Air France (AF, Paris CDG) management has offered to withdraw immediately its Transavia Europe plans in return for its pilots returning to work. The airline made the proposal on the 10th day of a pilot strike that has so far cost the airline over EUR180million in total losses.

Management said in its offer that further development of Transavia France (TO, Paris Orly) will be done under "competitive economic conditions and accompanied by the safeguards as discussed in the negotiations so far."

"This balanced proposal meets the unions’ requirements by providing a renewed guarantee that there will be no relocation," the airline said in a statement on Wednesday. "It preserves the Transavia development project, a “made in France” solution to face the competition from foreign low-cost carriers and conquer this rapidly-expanding market."

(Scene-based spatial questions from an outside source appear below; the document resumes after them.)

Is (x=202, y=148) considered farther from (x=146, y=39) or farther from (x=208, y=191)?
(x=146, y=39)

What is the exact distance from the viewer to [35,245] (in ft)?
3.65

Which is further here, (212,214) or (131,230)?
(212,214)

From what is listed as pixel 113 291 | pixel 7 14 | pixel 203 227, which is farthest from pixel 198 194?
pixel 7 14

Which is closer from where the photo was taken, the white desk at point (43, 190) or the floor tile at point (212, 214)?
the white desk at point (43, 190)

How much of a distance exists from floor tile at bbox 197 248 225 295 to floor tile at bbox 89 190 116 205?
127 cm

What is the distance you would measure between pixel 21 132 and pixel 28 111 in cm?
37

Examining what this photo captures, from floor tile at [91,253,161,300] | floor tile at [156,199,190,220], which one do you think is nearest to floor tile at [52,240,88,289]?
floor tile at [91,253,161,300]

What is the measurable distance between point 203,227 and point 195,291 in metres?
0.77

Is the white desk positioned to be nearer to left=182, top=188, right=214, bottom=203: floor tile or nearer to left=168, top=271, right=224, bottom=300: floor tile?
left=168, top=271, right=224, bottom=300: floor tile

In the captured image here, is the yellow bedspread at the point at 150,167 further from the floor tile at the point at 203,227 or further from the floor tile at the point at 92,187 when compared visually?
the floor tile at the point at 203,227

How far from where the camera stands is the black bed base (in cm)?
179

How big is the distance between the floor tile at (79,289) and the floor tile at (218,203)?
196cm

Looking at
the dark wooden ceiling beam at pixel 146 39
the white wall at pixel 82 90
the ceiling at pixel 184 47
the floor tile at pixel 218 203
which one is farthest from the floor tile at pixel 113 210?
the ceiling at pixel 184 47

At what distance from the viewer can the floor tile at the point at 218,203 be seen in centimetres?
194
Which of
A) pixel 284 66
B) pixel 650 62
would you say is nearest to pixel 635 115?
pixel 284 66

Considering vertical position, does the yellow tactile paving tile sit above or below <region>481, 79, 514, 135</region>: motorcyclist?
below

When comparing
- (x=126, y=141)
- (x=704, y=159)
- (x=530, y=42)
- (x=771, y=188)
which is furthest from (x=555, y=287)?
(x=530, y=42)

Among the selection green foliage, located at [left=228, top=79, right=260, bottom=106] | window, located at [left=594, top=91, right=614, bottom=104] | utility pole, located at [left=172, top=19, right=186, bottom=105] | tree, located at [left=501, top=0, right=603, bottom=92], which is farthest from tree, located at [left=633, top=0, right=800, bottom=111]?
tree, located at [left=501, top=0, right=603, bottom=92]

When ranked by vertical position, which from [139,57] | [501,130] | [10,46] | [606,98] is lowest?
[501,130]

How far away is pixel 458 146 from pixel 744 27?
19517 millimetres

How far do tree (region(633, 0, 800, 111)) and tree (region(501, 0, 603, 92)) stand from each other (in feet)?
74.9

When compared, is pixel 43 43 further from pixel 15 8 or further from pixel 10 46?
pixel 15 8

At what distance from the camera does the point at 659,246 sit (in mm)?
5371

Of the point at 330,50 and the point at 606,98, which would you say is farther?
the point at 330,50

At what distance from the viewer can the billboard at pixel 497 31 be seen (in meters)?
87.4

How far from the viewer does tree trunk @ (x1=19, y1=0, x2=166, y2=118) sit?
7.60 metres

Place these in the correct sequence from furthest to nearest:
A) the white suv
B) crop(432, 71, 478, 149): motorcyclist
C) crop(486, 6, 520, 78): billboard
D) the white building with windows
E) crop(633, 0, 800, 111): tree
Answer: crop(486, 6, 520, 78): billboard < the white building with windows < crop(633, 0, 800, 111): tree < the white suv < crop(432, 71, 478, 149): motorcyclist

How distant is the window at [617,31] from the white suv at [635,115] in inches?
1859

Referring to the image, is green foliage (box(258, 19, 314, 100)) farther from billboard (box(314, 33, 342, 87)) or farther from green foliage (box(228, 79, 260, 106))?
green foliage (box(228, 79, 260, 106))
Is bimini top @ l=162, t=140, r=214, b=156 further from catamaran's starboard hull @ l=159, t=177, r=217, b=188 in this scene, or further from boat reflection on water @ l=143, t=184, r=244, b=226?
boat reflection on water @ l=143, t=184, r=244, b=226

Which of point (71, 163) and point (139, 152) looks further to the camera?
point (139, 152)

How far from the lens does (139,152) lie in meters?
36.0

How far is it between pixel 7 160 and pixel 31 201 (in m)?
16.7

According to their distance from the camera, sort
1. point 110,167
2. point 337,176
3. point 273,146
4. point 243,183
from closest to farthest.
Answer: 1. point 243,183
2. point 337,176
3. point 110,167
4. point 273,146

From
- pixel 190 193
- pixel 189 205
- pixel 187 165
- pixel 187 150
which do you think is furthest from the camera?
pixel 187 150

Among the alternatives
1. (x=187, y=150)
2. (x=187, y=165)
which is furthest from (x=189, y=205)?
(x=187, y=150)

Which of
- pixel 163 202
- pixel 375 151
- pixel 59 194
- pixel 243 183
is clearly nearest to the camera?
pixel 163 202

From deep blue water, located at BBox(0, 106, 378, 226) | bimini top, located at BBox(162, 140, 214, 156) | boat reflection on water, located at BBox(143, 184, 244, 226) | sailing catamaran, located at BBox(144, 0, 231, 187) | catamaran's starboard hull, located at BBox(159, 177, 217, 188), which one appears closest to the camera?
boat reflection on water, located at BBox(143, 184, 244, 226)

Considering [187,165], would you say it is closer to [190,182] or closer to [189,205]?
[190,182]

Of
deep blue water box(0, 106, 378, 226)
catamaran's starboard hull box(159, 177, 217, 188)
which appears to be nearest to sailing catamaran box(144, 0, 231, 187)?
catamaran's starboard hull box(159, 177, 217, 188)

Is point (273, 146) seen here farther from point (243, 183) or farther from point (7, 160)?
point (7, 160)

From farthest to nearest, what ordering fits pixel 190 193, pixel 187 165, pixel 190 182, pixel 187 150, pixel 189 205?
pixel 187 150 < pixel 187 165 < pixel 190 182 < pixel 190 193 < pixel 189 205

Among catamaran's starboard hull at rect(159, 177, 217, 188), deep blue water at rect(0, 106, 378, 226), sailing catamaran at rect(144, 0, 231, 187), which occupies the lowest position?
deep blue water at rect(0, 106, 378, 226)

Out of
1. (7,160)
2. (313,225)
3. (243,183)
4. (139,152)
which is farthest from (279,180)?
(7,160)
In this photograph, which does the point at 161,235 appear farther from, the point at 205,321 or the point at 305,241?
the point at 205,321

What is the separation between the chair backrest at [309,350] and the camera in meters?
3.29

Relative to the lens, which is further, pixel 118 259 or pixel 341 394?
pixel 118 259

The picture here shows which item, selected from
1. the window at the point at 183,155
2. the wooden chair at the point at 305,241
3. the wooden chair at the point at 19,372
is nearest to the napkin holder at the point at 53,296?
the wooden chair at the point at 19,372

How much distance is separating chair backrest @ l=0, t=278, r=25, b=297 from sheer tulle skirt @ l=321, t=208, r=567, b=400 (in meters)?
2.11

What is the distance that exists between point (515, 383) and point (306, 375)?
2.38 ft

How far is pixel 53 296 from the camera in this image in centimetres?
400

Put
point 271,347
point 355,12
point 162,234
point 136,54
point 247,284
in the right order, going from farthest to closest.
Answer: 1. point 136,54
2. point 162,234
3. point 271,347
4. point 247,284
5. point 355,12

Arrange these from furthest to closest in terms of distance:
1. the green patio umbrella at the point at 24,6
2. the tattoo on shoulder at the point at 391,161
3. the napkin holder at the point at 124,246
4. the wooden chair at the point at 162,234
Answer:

Negotiations between the airline's SNPL union and management are ongoing.

Pilots had objected to management's decision to reposition the Air France-KLM Transavia Airlines (HV, Amsterdam Schiphol) and Transavia France subsidiaries as regional European budget carriers whose pilots, while sourced from Air France, would work under less generous Transavia contracts.

Air France-KLM sees the move as the only viable way of reclaiming European medium-haul market share lost to the likes of Vueling Airlines (VY, Barcelona El Prat), Ryanair (FR, Dublin International), easyJet (London Luton), and Wizz Air (W6, Budapest).